Zukünftige Bemühungen werden eine Dokumentation aller Aspekte der Forschung über CIVC Robotik in einem oder zwei Büchern beinhalten, damit andere ihre eigenen Geräte machen können und sich dann auf den Bau, die Beobachtung und Evolution größerer und vielseitigerer Robo-Ökologien konzentrieren können, diese verschiedenen Belastungsproben auszusetzen, ihre Reaktionen zu studieren und neue Generationen von Überlebens-Automaten zu entwickeln.

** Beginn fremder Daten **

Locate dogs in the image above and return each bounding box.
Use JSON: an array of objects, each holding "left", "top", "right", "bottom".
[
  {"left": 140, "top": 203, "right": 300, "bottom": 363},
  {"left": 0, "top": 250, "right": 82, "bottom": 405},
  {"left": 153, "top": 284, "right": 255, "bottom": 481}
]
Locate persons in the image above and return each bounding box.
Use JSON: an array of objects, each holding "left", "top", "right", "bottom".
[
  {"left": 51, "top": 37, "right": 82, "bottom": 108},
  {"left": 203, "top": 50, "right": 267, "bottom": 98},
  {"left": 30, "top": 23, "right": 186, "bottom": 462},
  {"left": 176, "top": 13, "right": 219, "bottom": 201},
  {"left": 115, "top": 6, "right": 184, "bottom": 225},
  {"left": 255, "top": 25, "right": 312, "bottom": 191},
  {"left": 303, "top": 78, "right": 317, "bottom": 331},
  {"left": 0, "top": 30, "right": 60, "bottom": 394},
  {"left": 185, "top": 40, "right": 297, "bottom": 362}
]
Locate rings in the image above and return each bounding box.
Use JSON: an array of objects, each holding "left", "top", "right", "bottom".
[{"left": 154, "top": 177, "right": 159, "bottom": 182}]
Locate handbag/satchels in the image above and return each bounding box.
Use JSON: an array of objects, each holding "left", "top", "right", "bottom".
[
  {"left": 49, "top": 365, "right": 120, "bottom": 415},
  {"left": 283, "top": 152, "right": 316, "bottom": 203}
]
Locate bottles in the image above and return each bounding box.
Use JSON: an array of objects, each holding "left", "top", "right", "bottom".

Aber ein einzelner Roboterbauer ist zu langsam, und deshalb geht die Arbeit auch bei den BEAM Robot Olympic Games voran, einem Forum mit der Aufgabe, mehr Leute dazu zu bringen, Roboter mit künstlichem Leben zu bauen, als Computersimulationen zu schreiben. BEAM, was für Biologie, Elektronik, Ästhetik und Mechanik steht, ist als eine Methode konzipiert, die Enthusiasten, die zum ersten Mal auf dem Gebiet arbeiten, den Start erleichtern soll. Durch das Bauen von einem oder mehreren selbständigen Kreaturen, kann jeder die Sicherheit und die Fähigkeit erlangen, eine größere Auswahl robotischer Geräte zusammenzubauen. Das olympische Charakteristikum, ein Dekathlon (Zehnkampf) der Wettbewerbe reicht vom einfachsten zwei-Transistor-Rennen zu Wettbewerben mit fliegenden Robotern. Die Wettbewerbe sind alle sehr offen und adaptives, nicht destruktives Schwindeln wird ermutigt und Gewinner wie auch "Verrückte Wissenschafter" werden gleichermaßen belohnt. Die Show betont den leichtherzigen Ansatz (Ausgangspunkt/Zugang) Ereignisse wie der "Kanadische-Regeln-Kein-Griff-Ist-Verboten-Roboter-Sumo" behandeln detailliert die adaptive Evolution auf ihre aggressivste, beste Art.

Tatsächlich ist die Show ein Experiment in forcierter robogenetischer Technik, wo Menschen als das reproduktive Medium verwendet werden. Es verhält sich wie bei jeder guten genetischen "Ursuppe", je mehr Variationen man in der anfänglichen Spezies beobachten kann, desto besser wird die Brühe, um es einmal metamorphisch auszudrücken, die man davon kochen kann. Für Interessierte gibt es ein 100seitiges Büchlein mit Richtlinien, das alles detailliert angibt, zum Beispiel, wie man solche Ereignisse veranstaltet bis zu einfachen Konstruktionsplänen für Roboter. Die zweite solche Olympiade wurde im April 1993 durchgeführt, zusammen mit 5 anderen Spielen, die international über das ganze Jahr geplant sind.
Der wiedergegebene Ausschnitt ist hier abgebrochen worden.